Further advantages of the invention can be extracted from the description and the drawings. The features mentioned above and below may be used individually or collectively in arbitrary combination. The embodiments shown and described are not to be understood as exhaustive enumeration but have exemplary character for describing the invention.

BRIEF DESCRIPTION OF THE DRAWING

FIG. 1 shows a schematic view of a cryostat configuration with a neck tube which is open towards a cryocontainer, and a cold head, integrated therein, of a cryocooler in accordance with prior art;

FIG. 2 shows a schematic view of an inventive cryostat configuration with direct contact between a closed neck tube and the cryocontainer and with closed connecting line between a suspension tube of the cryocontainer and the neck tube;

FIG. 3 shows a schematic view of a further embodiment of an inventive cryostat configuration with indirect contact between the neck tube and the cryocontainer and with closed connecting line between the suspension tube of the cryocontainer and the neck tube;

FIG. 4 shows a schematic view of an inventive cryostat configuration with open connecting line between the suspension tube of the cryocontainer and the neck tube;

FIG. 5 shows a schematic view of the region of the neck tube and the temperature gradient in the lower region of the cryogen bath of the neck tube of an inventive cryostat configuration with open connecting line between the suspension tube of the cryocontainer and the neck tube;

FIG. 6 shows a schematic view of an inventive cryostat configuration with a connecting line between the suspension tube of the cryocontainer and the cryocontainer, wherein the connecting line is in thermal contact with the neck tube;

FIG. 7 shows a schematic view of an inventive cryostat configuration during cooling of the cryocontainer and the neck tube, wherein the neck tube is connected to an external gas reservoir of a cryogenic fluid; and

FIG. 8 shows a schematic view of a further embodiment of an inventive cryostat configuration for cooling a radiation shield.

-------

REQUEST A —
Reproduce the whole cryostat text word for word.

DATA SUPPLIED —
-------

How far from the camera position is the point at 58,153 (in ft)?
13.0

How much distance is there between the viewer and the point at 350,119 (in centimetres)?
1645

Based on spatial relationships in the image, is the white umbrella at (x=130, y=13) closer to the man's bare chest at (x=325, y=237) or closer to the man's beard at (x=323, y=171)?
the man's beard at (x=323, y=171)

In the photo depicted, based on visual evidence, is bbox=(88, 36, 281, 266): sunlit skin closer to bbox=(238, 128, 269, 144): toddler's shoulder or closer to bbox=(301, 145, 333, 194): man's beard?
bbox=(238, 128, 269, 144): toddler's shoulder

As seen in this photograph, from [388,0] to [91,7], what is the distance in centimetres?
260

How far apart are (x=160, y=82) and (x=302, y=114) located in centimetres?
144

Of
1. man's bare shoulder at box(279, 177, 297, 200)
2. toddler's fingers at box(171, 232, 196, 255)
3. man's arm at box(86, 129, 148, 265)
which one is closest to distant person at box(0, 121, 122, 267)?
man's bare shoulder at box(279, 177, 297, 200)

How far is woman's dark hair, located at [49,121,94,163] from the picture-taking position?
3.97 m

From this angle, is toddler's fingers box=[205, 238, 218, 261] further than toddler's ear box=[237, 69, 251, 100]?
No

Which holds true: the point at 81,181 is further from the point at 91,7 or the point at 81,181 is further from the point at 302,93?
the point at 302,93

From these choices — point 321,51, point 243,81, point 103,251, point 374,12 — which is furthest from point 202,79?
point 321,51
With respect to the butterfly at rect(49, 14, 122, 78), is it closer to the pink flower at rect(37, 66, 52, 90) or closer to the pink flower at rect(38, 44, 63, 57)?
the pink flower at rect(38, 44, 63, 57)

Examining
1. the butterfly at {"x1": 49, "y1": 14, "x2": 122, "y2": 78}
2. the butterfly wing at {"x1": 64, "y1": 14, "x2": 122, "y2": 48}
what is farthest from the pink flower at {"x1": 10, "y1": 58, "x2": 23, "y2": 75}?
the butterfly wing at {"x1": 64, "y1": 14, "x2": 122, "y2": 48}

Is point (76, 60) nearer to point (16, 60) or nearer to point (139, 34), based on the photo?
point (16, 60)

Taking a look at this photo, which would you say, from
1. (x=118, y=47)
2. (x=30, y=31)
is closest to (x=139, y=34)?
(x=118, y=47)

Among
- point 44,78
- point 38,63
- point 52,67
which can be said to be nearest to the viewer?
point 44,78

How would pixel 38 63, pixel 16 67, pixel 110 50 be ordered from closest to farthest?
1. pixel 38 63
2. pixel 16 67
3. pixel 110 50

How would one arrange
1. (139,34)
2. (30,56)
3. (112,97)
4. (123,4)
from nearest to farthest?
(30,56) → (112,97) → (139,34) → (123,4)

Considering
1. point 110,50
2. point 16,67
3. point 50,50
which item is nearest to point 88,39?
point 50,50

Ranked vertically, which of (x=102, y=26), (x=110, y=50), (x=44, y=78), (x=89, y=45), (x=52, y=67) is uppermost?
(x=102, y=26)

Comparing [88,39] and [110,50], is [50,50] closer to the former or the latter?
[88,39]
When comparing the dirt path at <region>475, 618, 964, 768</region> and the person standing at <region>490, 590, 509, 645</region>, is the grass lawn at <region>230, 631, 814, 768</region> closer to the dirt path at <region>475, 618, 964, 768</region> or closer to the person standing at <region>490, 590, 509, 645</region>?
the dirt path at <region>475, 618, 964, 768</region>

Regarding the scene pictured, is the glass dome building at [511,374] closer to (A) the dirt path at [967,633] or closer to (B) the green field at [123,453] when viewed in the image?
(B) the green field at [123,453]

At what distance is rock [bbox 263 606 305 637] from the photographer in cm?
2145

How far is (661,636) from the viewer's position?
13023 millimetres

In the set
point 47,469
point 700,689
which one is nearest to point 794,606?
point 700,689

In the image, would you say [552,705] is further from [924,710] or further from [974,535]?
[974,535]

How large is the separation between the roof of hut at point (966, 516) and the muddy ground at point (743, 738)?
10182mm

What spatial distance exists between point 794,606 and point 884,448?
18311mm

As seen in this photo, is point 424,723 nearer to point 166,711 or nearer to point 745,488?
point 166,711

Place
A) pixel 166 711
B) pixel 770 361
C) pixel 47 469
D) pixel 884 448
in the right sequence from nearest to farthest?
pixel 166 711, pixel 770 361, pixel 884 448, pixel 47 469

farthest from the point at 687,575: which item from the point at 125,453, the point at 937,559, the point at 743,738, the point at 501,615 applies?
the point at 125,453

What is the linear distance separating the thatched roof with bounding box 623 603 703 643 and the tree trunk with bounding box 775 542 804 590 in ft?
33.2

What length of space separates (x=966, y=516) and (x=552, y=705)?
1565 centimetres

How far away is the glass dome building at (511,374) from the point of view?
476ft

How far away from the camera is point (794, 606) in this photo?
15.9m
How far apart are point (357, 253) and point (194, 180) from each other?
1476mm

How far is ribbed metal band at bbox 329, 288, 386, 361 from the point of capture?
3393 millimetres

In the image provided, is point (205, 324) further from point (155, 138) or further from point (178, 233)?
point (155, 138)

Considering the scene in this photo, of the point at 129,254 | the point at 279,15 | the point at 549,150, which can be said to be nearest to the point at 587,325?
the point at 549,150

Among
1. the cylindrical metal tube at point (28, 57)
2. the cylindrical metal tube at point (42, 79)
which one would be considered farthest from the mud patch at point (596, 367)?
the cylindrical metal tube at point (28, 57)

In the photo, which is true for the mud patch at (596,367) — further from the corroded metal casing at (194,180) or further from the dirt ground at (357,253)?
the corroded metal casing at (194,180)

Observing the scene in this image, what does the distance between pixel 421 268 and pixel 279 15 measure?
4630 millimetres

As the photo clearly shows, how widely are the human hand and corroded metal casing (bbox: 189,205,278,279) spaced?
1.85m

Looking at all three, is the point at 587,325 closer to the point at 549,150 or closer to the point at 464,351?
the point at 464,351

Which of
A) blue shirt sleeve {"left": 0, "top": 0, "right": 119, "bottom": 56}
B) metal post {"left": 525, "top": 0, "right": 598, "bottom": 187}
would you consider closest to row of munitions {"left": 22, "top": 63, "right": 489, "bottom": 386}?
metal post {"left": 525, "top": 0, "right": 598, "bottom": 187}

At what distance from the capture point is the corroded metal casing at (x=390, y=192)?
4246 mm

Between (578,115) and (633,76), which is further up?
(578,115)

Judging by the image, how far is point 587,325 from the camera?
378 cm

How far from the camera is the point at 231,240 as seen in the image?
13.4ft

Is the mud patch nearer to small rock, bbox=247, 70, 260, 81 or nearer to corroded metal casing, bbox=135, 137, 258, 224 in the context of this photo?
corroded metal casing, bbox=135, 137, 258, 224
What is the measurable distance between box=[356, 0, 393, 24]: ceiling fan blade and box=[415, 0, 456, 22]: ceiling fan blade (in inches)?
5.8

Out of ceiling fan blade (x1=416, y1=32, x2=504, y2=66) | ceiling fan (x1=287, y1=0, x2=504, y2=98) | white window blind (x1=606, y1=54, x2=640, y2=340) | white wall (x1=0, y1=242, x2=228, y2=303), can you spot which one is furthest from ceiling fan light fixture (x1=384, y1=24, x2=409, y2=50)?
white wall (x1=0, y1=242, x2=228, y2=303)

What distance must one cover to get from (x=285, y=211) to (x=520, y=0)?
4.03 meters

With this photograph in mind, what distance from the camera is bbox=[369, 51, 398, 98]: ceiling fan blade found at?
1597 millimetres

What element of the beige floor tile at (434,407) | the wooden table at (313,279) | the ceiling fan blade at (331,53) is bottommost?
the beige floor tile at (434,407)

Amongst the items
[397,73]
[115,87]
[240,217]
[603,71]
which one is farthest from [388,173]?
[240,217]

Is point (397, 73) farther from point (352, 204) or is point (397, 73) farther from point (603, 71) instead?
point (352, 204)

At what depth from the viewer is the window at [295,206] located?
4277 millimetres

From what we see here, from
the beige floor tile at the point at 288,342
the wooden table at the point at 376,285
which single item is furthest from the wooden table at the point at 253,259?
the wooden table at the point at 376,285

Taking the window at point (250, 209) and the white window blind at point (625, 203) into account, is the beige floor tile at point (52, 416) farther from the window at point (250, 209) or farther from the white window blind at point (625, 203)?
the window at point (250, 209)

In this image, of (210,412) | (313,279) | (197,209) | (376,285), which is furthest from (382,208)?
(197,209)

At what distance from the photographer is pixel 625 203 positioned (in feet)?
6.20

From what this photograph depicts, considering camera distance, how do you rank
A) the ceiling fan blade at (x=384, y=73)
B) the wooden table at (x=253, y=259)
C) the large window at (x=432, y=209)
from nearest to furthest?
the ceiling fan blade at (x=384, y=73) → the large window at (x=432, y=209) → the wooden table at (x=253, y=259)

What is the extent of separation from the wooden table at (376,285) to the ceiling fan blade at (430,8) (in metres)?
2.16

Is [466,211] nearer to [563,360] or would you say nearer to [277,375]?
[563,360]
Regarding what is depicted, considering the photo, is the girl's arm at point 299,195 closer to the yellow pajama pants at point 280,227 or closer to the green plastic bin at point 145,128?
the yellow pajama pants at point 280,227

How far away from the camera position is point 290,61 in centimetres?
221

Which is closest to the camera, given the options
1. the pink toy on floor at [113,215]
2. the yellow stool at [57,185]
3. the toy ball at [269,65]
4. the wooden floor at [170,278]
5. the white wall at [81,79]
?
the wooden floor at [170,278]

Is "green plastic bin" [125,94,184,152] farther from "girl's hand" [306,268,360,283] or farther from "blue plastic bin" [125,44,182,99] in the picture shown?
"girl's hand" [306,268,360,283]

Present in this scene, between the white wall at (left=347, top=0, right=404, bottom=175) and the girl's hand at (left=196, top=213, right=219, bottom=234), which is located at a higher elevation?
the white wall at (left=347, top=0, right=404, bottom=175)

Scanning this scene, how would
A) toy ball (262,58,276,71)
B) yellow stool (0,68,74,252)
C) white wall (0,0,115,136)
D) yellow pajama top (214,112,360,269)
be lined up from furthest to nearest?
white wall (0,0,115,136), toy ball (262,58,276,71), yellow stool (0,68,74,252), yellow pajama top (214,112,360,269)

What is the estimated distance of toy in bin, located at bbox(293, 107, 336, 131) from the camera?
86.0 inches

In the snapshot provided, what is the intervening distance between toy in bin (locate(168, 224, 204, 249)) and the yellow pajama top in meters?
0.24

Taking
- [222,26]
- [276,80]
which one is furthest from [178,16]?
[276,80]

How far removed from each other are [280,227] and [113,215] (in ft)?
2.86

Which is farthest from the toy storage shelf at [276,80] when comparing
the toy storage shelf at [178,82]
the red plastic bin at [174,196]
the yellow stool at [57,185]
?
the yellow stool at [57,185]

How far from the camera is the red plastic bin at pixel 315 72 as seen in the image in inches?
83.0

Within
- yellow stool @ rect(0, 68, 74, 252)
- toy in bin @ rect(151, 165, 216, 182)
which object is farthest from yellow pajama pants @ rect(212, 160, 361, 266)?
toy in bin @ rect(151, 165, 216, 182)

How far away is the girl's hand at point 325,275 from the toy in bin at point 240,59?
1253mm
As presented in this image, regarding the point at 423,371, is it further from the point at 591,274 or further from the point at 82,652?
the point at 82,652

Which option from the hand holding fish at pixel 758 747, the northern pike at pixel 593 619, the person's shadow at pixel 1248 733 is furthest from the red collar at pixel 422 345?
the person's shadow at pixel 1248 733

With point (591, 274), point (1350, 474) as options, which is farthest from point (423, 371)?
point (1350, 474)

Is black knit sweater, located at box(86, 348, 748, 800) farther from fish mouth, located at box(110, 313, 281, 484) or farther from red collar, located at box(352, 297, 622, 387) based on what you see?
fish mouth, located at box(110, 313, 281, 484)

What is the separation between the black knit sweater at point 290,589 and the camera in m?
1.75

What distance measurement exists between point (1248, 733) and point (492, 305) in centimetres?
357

-------

REQUEST B —
In the records, begin with the line that contains "In the photo, which" and continue through the line that contains "4630 millimetres". Write those lines out again with "mud patch" replaced by "wet patch" and everything else left unchanged.

EXPECTED OUTPUT A —
Further advantages of the invention can be extracted from the description and the drawings. The features mentioned above and below may be used individually or collectively in arbitrary combination. The embodiments shown and described are not to be understood as exhaustive enumeration but have exemplary character for describing the invention.

BRIEF DESCRIPTION OF THE DRAWING

FIG. 1 shows a schematic view of a cryostat configuration with a neck tube which is open towards a cryocontainer, and a cold head, integrated therein, of a cryocooler in accordance with prior art;

FIG. 2 shows a schematic view of an inventive cryostat configuration with direct contact between a closed neck tube and the cryocontainer and with closed connecting line between a suspension tube of the cryocontainer and the neck tube;

FIG. 3 shows a schematic view of a further embodiment of an inventive cryostat configuration with indirect contact between the neck tube and the cryocontainer and with closed connecting line between the suspension tube of the cryocontainer and the neck tube;

FIG. 4 shows a schematic view of an inventive cryostat configuration with open connecting line between the suspension tube of the cryocontainer and the neck tube;

FIG. 5 shows a schematic view of the region of the neck tube and the temperature gradient in the lower region of the cryogen bath of the neck tube of an inventive cryostat configuration with open connecting line between the suspension tube of the cryocontainer and the neck tube;

FIG. 6 shows a schematic view of an inventive cryostat configuration with a connecting line between the suspension tube of the cryocontainer and the cryocontainer, wherein the connecting line is in thermal contact with the neck tube;

FIG. 7 shows a schematic view of an inventive cryostat configuration during cooling of the cryocontainer and the neck tube, wherein the neck tube is connected to an external gas reservoir of a cryogenic fluid; and

FIG. 8 shows a schematic view of a further embodiment of an inventive cryostat configuration for cooling a radiation shield.

EXPECTED OUTPUT B —
In the photo, which is true for the wet patch at (596,367) — further from the corroded metal casing at (194,180) or further from the dirt ground at (357,253)?
the corroded metal casing at (194,180)

Observing the scene in this image, what does the distance between pixel 421 268 and pixel 279 15 measure?
4630 millimetres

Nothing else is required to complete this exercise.